In 13 out of 25 cases, the manufacturers are performing below three Sigma. In other words, the Sigma-metrics are tougher in their judgement on these methods than either the CV or bias judged in isolation. And regardless of whether we're using the Free T4 reference method or not, no manufacturer has an acceptable method. There's a real need to improve the performance of these methods. Standardization is important but also better precision is needed.

Summary of Performance by Sigma-metrics Normalized Method Decision Chart

We can make visual assessments of this performance using a Normalized Sigma-metric Method Decision Chart:

2016 IA Comparison Colabamin VB12 NMEDx

Roche appears to have the best VB12 methods.
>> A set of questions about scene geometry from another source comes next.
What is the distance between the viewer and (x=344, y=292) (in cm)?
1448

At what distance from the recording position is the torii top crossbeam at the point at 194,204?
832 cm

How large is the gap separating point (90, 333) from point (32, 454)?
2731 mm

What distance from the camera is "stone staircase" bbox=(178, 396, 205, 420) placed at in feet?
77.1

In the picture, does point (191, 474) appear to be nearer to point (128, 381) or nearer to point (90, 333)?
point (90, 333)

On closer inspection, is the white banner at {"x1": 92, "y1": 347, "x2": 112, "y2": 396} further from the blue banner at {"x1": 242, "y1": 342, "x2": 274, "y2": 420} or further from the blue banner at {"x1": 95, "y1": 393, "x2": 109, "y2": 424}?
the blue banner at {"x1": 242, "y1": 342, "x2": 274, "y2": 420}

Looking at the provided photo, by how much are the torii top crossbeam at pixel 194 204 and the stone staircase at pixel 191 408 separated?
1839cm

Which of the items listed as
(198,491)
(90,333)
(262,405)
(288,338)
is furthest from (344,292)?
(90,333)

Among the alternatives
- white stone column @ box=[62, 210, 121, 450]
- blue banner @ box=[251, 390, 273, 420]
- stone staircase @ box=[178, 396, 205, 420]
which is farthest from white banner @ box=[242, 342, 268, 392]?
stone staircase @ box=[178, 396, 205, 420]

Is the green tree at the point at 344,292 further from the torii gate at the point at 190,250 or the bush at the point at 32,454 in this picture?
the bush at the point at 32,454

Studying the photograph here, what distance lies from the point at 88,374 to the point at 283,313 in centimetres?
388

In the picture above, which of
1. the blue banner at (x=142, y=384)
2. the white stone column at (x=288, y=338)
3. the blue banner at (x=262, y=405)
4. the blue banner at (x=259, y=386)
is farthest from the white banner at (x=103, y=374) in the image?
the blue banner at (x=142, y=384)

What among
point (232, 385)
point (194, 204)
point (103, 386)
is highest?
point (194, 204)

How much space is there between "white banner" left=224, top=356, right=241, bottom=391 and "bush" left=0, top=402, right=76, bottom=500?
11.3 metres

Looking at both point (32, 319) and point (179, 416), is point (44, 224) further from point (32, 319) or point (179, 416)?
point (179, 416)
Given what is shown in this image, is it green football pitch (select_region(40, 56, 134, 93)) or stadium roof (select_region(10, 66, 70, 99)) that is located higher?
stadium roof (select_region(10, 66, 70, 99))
2016 IA Comparison Ferritin NMEDx

Abbott has the best Ferritin method.

2016 IA Comparison Folate NMEDx

While Beckman has a lot of issues with the other analytes, in this case, it has the best Folate method.

2016 IA Comparison Free T4 NMEDx

This graphic demonstrates the performance when the 8% Ricos goal is applied, and the bias is figured not against the reference method, but against the Mt.

2016 IA Comparison TSH NMEDx

TSH is an assay where manufacturers seem to perform the best. No one is right in the bull's-eye, but there is a lot of good and excellent performance.

Conclusion

The authors conclude "[F]or commonly used immunoassays, large method differences still persist. Reference intervals used by local laboratories are not always adjusted in accordance with existing method differences, and commercial EQA samples showed noncommutability on several occasions and, therefore, were useless as a tool for harmonization. The elimination of method differences would be a major contribution to future patient care, and the increased focus lately on commutability, as well as the IFCC global campaign on reference values are important steps in the right direction. However, this fundamental task for patient care may only be solved by laboratory professionals, healthcare authorities, manufacturers, and EQA providers jointly demanding commutability at all steps of the traceability chain. The clinical chemistry communities should keep up and increase their focus on this issue until clear improvement is demonstrated."

Not only do we need focus, we need pressure. We need to push manufacturers to improve, and penalize them when they are not living up to the needs of our patients.